Extract everything from "See the downward" down to "is deleted permanently." in the Kubernetes volumes text, copying it word for word.

Excerpted text:
^^^^^^^^

Note: You must have your own Ceph server running with the share exported before you can use it.

See the CephFS example for more details.

cinder

Note: Kubernetes must be configured with the OpenStack cloud provider.

The cinder volume type is used to mount the OpenStack Cinder volume into your pod.

Cinder volume configuration example

apiVersion: v1
kind: Pod
metadata:
  name: test-cinder
spec:
  containers:
  - image: k8s.gcr.io/test-webserver
    name: test-cinder-container
    volumeMounts:
    - mountPath: /test-cinder
      name: test-volume
  volumes:
  - name: test-volume
    # This OpenStack volume must already exist.
    cinder:
      volumeID: "<volume id>"
      fsType: ext4

OpenStack CSI migration

FEATURE STATE: Kubernetes v1.18 [beta]

The CSIMigration feature for Cinder, when enabled, redirects all plugin operations from the existing in-tree plugin to the cinder.csi.openstack.org Container Storage Interface (CSI) Driver. In order to use this feature, the Openstack Cinder CSI Driver must be installed on the cluster and the CSIMigration and CSIMigrationOpenStack beta features must be enabled.

configMap

A ConfigMap provides a way to inject configuration data into pods. The data stored in a ConfigMap can be referenced in a volume of type configMap and then consumed by containerized applications running in a pod.

When referencing a ConfigMap, you provide the name of the ConfigMap in the volume. You can customize the path to use for a specific entry in the ConfigMap. The following configuration shows how to mount the log-config ConfigMap onto a Pod called configmap-pod:

apiVersion: v1
kind: Pod
metadata:
  name: configmap-pod
spec:
  containers:
    - name: test
      image: busybox
      volumeMounts:
        - name: config-vol
          mountPath: /etc/config
  volumes:
    - name: config-vol
      configMap:
        name: log-config
        items:
          - key: log_level
            path: log_level

The log-config ConfigMap is mounted as a volume, and all contents stored in its log_level entry are mounted into the Pod at path /etc/config/log_level. Note that this path is derived from the volume's mountPath and the path keyed with log_level.

Note:
  • You must create a ConfigMap before you can use it.

  • A container using a ConfigMap as a subPath volume mount will not receive ConfigMap updates.

  • Text data is exposed as files using the UTF-8 character encoding. For other character encodings, use binaryData.

downwardAPI

A downwardAPI volume makes downward API data available to applications. It mounts a directory and writes the requested data in plain text files.

Note: A container using the downward API as a subPath volume mount will not receive downward API updates.

See the downward API example for more details.

emptyDir

An emptyDir volume is first created when a Pod is assigned to a node, and exists as long as that Pod is running on that node. As the name says, the emptyDir volume is initially empty. All containers in the Pod can read and write the same files in the emptyDir volume, though that volume can be mounted at the same or different paths in each container. When a Pod is removed from a node for any reason, the data in the emptyDir is deleted permanently.

Note: A container crashing does not remove a Pod from a node. The data in an emptyDir volume is safe across container crashes.

^^^^^^^^

Data lines:

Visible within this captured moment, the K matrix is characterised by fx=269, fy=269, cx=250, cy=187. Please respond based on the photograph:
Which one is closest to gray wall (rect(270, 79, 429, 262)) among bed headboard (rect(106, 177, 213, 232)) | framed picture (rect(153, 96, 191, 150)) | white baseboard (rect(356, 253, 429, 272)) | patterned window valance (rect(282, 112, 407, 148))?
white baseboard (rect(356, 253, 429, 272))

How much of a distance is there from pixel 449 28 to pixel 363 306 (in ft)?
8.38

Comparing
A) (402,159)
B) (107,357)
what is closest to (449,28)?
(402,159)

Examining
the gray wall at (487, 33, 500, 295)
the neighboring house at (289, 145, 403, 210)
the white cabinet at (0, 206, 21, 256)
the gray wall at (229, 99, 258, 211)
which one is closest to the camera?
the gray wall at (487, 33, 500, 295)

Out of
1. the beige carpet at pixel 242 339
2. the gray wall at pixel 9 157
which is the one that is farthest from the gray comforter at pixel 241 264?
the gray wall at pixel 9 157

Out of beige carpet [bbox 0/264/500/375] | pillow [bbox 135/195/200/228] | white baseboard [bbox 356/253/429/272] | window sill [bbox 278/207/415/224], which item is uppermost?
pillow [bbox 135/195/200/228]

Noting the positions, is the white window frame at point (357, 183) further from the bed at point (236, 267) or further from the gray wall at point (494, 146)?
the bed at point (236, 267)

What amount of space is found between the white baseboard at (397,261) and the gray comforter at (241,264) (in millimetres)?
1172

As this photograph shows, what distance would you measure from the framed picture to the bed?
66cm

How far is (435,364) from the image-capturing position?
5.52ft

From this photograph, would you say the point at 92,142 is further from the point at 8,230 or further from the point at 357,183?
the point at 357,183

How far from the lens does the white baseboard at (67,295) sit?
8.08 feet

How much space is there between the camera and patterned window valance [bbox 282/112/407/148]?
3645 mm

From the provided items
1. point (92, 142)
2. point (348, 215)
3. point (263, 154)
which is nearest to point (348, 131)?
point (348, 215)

^^^^^^^^

Result:
See the downward API example for more details.

emptyDir

An emptyDir volume is first created when a Pod is assigned to a node, and exists as long as that Pod is running on that node. As the name says, the emptyDir volume is initially empty. All containers in the Pod can read and write the same files in the emptyDir volume, though that volume can be mounted at the same or different paths in each container. When a Pod is removed from a node for any reason, the data in the emptyDir is deleted permanently.